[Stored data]
* * * * * * *
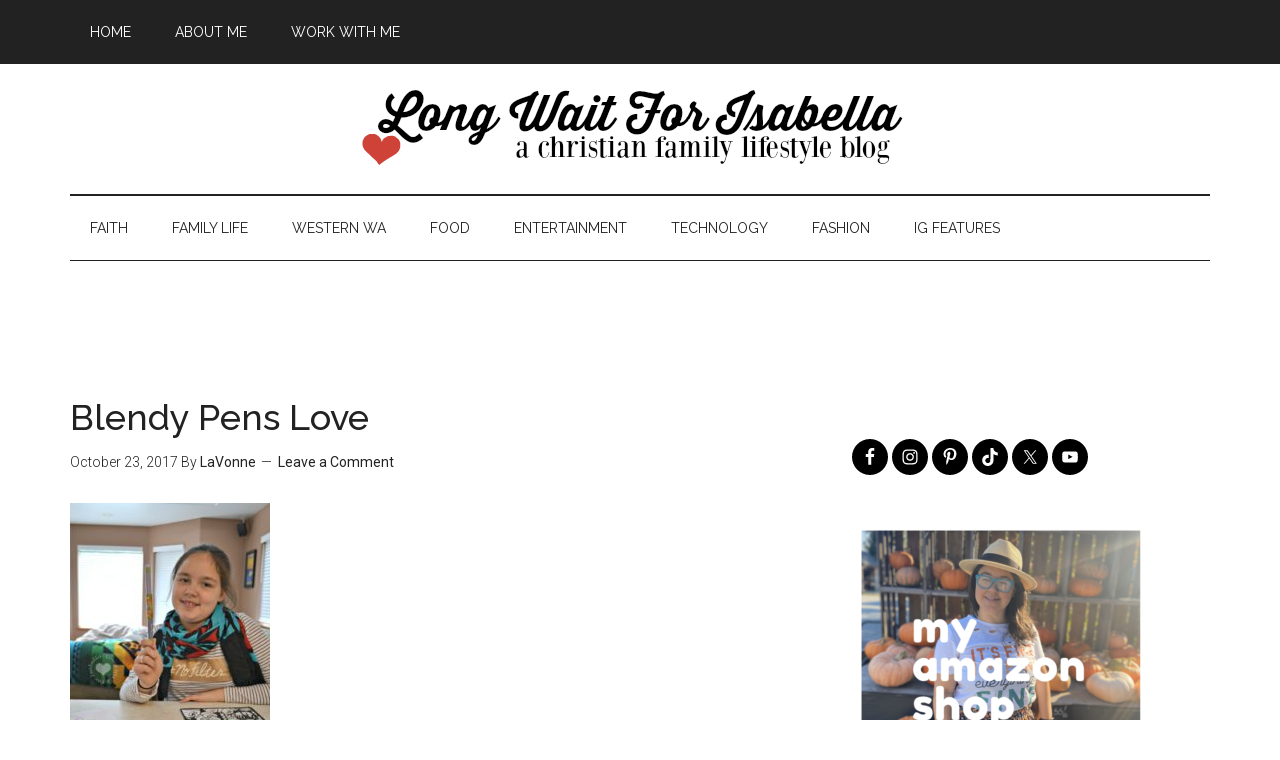

--- FILE ---
content_type: text/html; charset=utf-8
request_url: https://www.google.com/recaptcha/api2/aframe
body_size: 266
content:
<!DOCTYPE HTML><html><head><meta http-equiv="content-type" content="text/html; charset=UTF-8"></head><body><script nonce="77bpehRhPa1H2jsPm0YjUA">/** Anti-fraud and anti-abuse applications only. See google.com/recaptcha */ try{var clients={'sodar':'https://pagead2.googlesyndication.com/pagead/sodar?'};window.addEventListener("message",function(a){try{if(a.source===window.parent){var b=JSON.parse(a.data);var c=clients[b['id']];if(c){var d=document.createElement('img');d.src=c+b['params']+'&rc='+(localStorage.getItem("rc::a")?sessionStorage.getItem("rc::b"):"");window.document.body.appendChild(d);sessionStorage.setItem("rc::e",parseInt(sessionStorage.getItem("rc::e")||0)+1);localStorage.setItem("rc::h",'1769426238296');}}}catch(b){}});window.parent.postMessage("_grecaptcha_ready", "*");}catch(b){}</script></body></html>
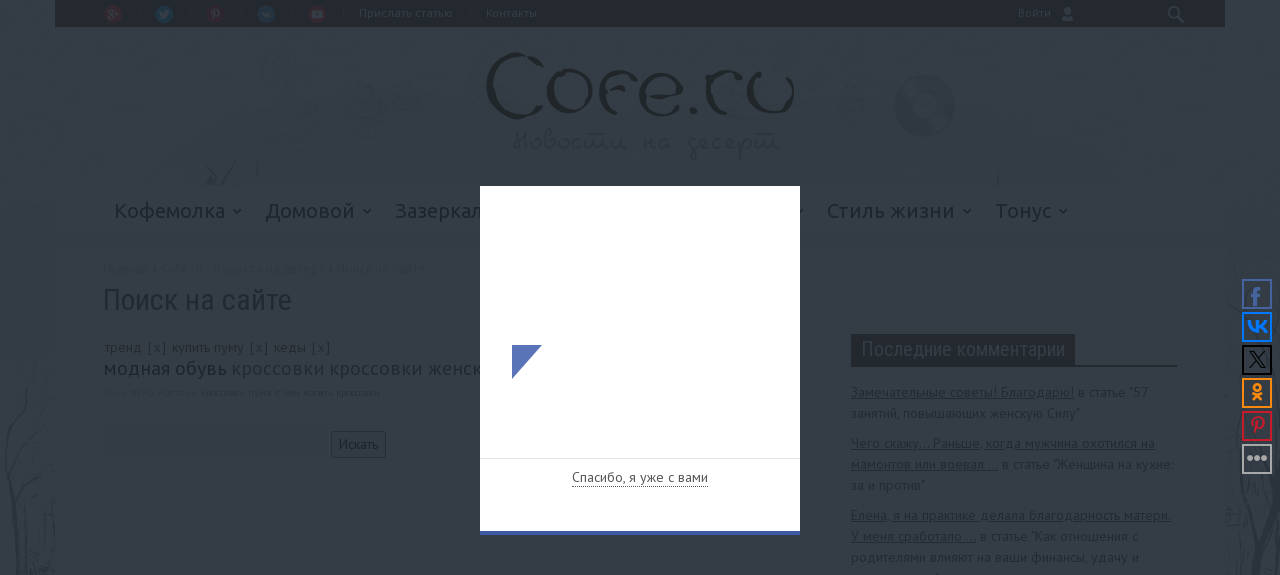

--- FILE ---
content_type: text/html; charset=UTF-8
request_url: https://cofe.ru/bx_admin/get-counter.php
body_size: -43
content:
{"1785":8404}

--- FILE ---
content_type: application/javascript;charset=utf-8
request_url: https://w.uptolike.com/widgets/v1/widgets-batch.js?params=JTVCJTdCJTIycGlkJTIyJTNBJTIyMTM5MTMwOSUyMiUyQyUyMnVybCUyMiUzQSUyMmh0dHBzJTNBJTJGJTJGY29mZS5ydSUyRnNlYXJjaCUyRiUzRnElM0QlMjZ3aGVyZSUzRCUyNnRhZ3MlM0QlMjVEMSUyNTgyJTI1RDElMjU4MCUyNUQwJTI1QjUlMjVEMCUyNUJEJTI1RDAlMjVCNCUyNTJDJTI1RDAlMjVCQSUyNUQxJTI1ODMlMjVEMCUyNUJGJTI1RDAlMjVCOCUyNUQxJTI1ODIlMjVEMSUyNThDJTJCJTI1RDAlMjVCRiUyNUQxJTI1ODMlMjVEMCUyNUJDJTI1RDElMjU4MyUyNTJDJTI1RDAlMjVCQSUyNUQwJTI1QjUlMjVEMCUyNUI0JTI1RDElMjU4QiUyNmhvdyUzRGQlMjIlN0QlNUQ=&mode=0&callback=callback__utl_cb_share_1769062892819900
body_size: 446
content:
callback__utl_cb_share_1769062892819900([{
    "pid": "1391309",
    "subId": 0,
    "initialCounts": {"fb":0,"tw":0,"tb":0,"ok":0,"vk":0,"ps":0,"gp":0,"mr":0,"lj":0,"li":0,"sp":0,"su":0,"ms":0,"fs":0,"bl":0,"dg":0,"sb":0,"bd":0,"rb":0,"ip":0,"ev":0,"bm":0,"em":0,"pr":0,"vd":0,"dl":0,"pn":0,"my":0,"ln":0,"in":0,"yt":0,"rss":0,"oi":0,"fk":0,"fm":0,"li":0,"sc":0,"st":0,"vm":0,"wm":0,"4s":0,"gg":0,"dd":0,"ya":0,"gt":0,"wh":0,"4t":0,"ul":0,"vb":0,"tm":0},
    "forceUpdate": ["fb","ok","vk","ps","gp","mr","my"],
    "extMet": false,
    "url": "https%3A%2F%2Fcofe.ru%2Fsearch%2F%3Fq%3D%26where%3D%26tags%3D%D1%82%D1%80%D0%B5%D0%BD%D0%B4%2C%D0%BA%D1%83%D0%BF%D0%B8%D1%82%D1%8C+%D0%BF%D1%83%D0%BC%D1%83%2C%D0%BA%D0%B5%D0%B4%D1%8B%26how%3Dd",
    "urlWithToken": "https%3A%2F%2Fcofe.ru%2Fsearch%2F%3Fq%3D%26where%3D%26tags%3D%D1%82%D1%80%D0%B5%D0%BD%D0%B4%2C%D0%BA%D1%83%D0%BF%D0%B8%D1%82%D1%8C+%D0%BF%D1%83%D0%BC%D1%83%2C%D0%BA%D0%B5%D0%B4%D1%8B%26how%3Dd%26_utl_t%3DXX",
    "intScr" : false,
    "intId" : 0,
    "exclExt": false
}
])

--- FILE ---
content_type: application/javascript;charset=utf-8
request_url: https://w.uptolike.com/widgets/v1/version.js?cb=cb__utl_cb_share_1769062891539135
body_size: 397
content:
cb__utl_cb_share_1769062891539135('1ea92d09c43527572b24fe052f11127b');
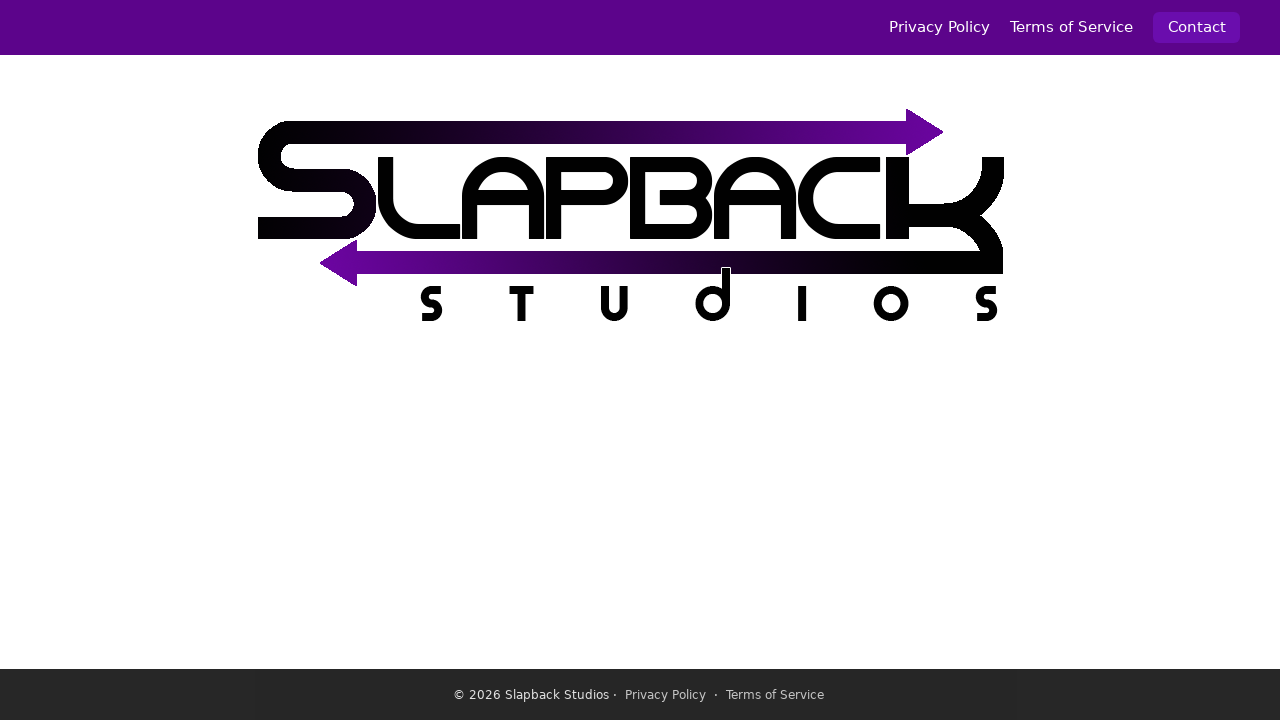

--- FILE ---
content_type: text/html; charset=UTF-8
request_url: http://slapbackstudios.com/
body_size: 520
content:
<!DOCTYPE html>
<html lang="en">
<head>
<meta charset="UTF-8">
<title>Slapback Studios</title>
<meta name="viewport" content="width=device-width, initial-scale=1">
<link rel="manifest" href="/manifest.json">
<link rel="stylesheet" href="/assets/css/app.css">
<meta name="theme-color" content="#6A0DAD">
</head>

<body>
<div class="app-shell">

<header class="site-header">
  <div class="header-inner">
    <div class="header-left">
          </div>

    <nav class="header-nav">
      <a href="/index.php/privacy">Privacy Policy</a>
      <a href="/index.php/terms">Terms of Service</a>
      <a href="/index.php/contact" class="cta">Contact</a>
    </nav>
  </div>
</header>

<main class="site-content">
<section class="home-landing">
  <img
    src="/assets/img/logo.png"
    alt="Slapback Studios"
    class="home-logo"
  >
</section>
</main>

<footer class="site-footer">
  <p>
    &copy; 2026 Slapback Studios ·
    <a href="/index.php/privacy">Privacy Policy</a> ·
    <a href="/index.php/terms">Terms of Service</a>
  </p>
</footer>


</div> <!-- /.app-shell -->

<script src="/assets/js/app.js"></script>
</body>
</html>


--- FILE ---
content_type: text/css
request_url: http://slapbackstudios.com/assets/css/app.css
body_size: 1171
content:
:root {
  --purple: #6A0DAD;
  --black: #000;
  --white: #fff;
}

/* ---------- ROOT LAYOUT ---------- */
html, body {
  height: 100%;
  margin: 0;
}

body {
  background: var(--white);
  color: var(--black);
  font-family: system-ui, sans-serif;
}

/* ---------- APP SHELL ---------- */
.app-shell {
  min-height: 100vh;
  display: flex;
  flex-direction: column;
}

/* ---------- HEADER (STICKY + AUTO-HIDE) ---------- */
.site-header {
  position: sticky;
  top: 0;
  z-index: 1000;
  background: #5c048b;
  color: var(--white);
  flex-shrink: 0;
  transition: transform 0.25s ease, box-shadow 0.25s ease;
}

.site-header.scrolled {
  box-shadow: 0 4px 12px rgba(0,0,0,0.15);
}

.site-header.header-hidden {
  transform: translateY(-100%);
}

.header-inner {
  max-width: 1200px;
  margin: 0 auto;
  padding: 0.75rem 1rem;
  display: flex;
  align-items: center;
  justify-content: space-between;
}

/* Logo */
.logo {
  height: 42px;
  display: block;
}

/* ---------- NAV ---------- */
.header-nav {
  display: flex;
  align-items: center;
}

.header-nav a {
  color: var(--white);
  text-decoration: none;
  margin-left: 1.25rem;
  font-size: 0.95rem;
}

.header-nav a:hover {
  text-decoration: underline;
}

.header-nav .cta {
  background: var(--purple);
  padding: 0.4rem 0.9rem;
  border-radius: 6px;
}

/* ---------- MAIN CONTENT ---------- */
.site-content {
  flex: 1;
  padding: 2rem 1rem;

  /* Page enter animation */
  opacity: 0;
  transform: translateX(12px);
  animation: pageIn 0.35s ease forwards;
}

@keyframes pageIn {
  to {
    opacity: 1;
    transform: translateX(0);
  }
}

/* Page exit animation */
.page-exit {
  opacity: 0;
  transform: translateX(-12px);
  transition: opacity 0.2s ease, transform 0.2s ease;
}

/* ---------- FOOTER ---------- */
.site-footer {
  background: var(--black);
  text-align: center;
  padding: 0.4rem 0.5rem;
  font-size: 0.75rem;
  line-height: 1.2;
  flex-shrink: 0;
  opacity: 0.85;
  color: #ddd;
}

.site-footer a {
  color: #bbb;
  text-decoration: none;
  margin: 0 0.25rem;
}

.site-footer a:hover {
  color: var(--purple);
}

/* ---------- HOME LANDING ---------- */
.home-landing {
  flex: 1;
  display: flex;
  align-items: center;
  justify-content: center;
}

.home-logo {
  height: auto;
  animation: fadeIn 1.2s ease forwards;
}

@keyframes fadeIn {
  from {
    opacity: 0;
    transform: scale(0.96);
  }
  to {
    opacity: 1;
    transform: scale(1);
  }
}

/* ---------- LEGAL / CONTENT PAGES ---------- */
.legal-page {
  max-width: 820px;
  margin: 0 auto;
  padding: 2rem 1.5rem;
  line-height: 1.7;
}

.legal-page h1 {
  margin-bottom: 1rem;
}

.legal-page h2 {
  margin-top: 2rem;
  font-size: 1.2rem;
}

.legal-page ul {
  padding-left: 1.25rem;
}

.legal-meta {
  margin-top: 3rem;
  font-size: 0.75rem;
  opacity: 0.7;
}

/* ---------- REDUCED MOTION SUPPORT ---------- */
@media (prefers-reduced-motion: reduce) {
  * {
    animation: none !important;
    transition: none !important;
  }

  .site-content {
    opacity: 1 !important;
    transform: none !important;
  }

  .site-header {
    transform: none !important;
  }
}
/* ---------- 404 PAGE ---------- */
body[data-page="404"] .site-content {
  animation: none;
  opacity: 1;
  transform: none;
}


--- FILE ---
content_type: text/javascript
request_url: http://slapbackstudios.com/assets/js/app.js
body_size: 527
content:
document.addEventListener('DOMContentLoaded', () => {
  const content = document.querySelector('.site-content');
  const header = document.querySelector('.site-header');

  if (!content || !header) return;

  /* -----------------------------
     Page transition (slide + fade)
  ------------------------------ */
  document.querySelectorAll('a[href]').forEach(link => {
    const url = link.getAttribute('href');

    if (
      !url ||
      url.startsWith('http') ||
      url.startsWith('#') ||
      link.target === '_blank'
    ) return;

    link.addEventListener('click', e => {
      e.preventDefault();

      content.classList.add('page-exit');

      setTimeout(() => {
        window.location.href = url;
      }, 200);
    });
  });

  /* -----------------------------
     Sticky header shadow + auto-hide
  ------------------------------ */
  let lastScroll = 0;

  window.addEventListener('scroll', () => {
    const currentScroll = window.scrollY;

    // Shadow
    if (currentScroll > 10) {
      header.classList.add('scrolled');
    } else {
      header.classList.remove('scrolled');
    }

    // Auto-hide
    if (currentScroll > lastScroll && currentScroll > 60) {
      header.classList.add('header-hidden');
    } else {
      header.classList.remove('header-hidden');
    }

    lastScroll = currentScroll;
  });
});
* * * * * * *
YOUR OBJECTIVE: Filter the data for the string "transform" and copy every line that has it.

RESPONSE:
  transition: transform 0.25s ease, box-shadow 0.25s ease;
  transform: translateY(-100%);
  transform: translateX(12px);
    transform: translateX(0);
  transform: translateX(-12px);
  transition: opacity 0.2s ease, transform 0.2s ease;
    transform: scale(0.96);
    transform: scale(1);
    transform: none !important;
    transform: none !important;
  transform: none;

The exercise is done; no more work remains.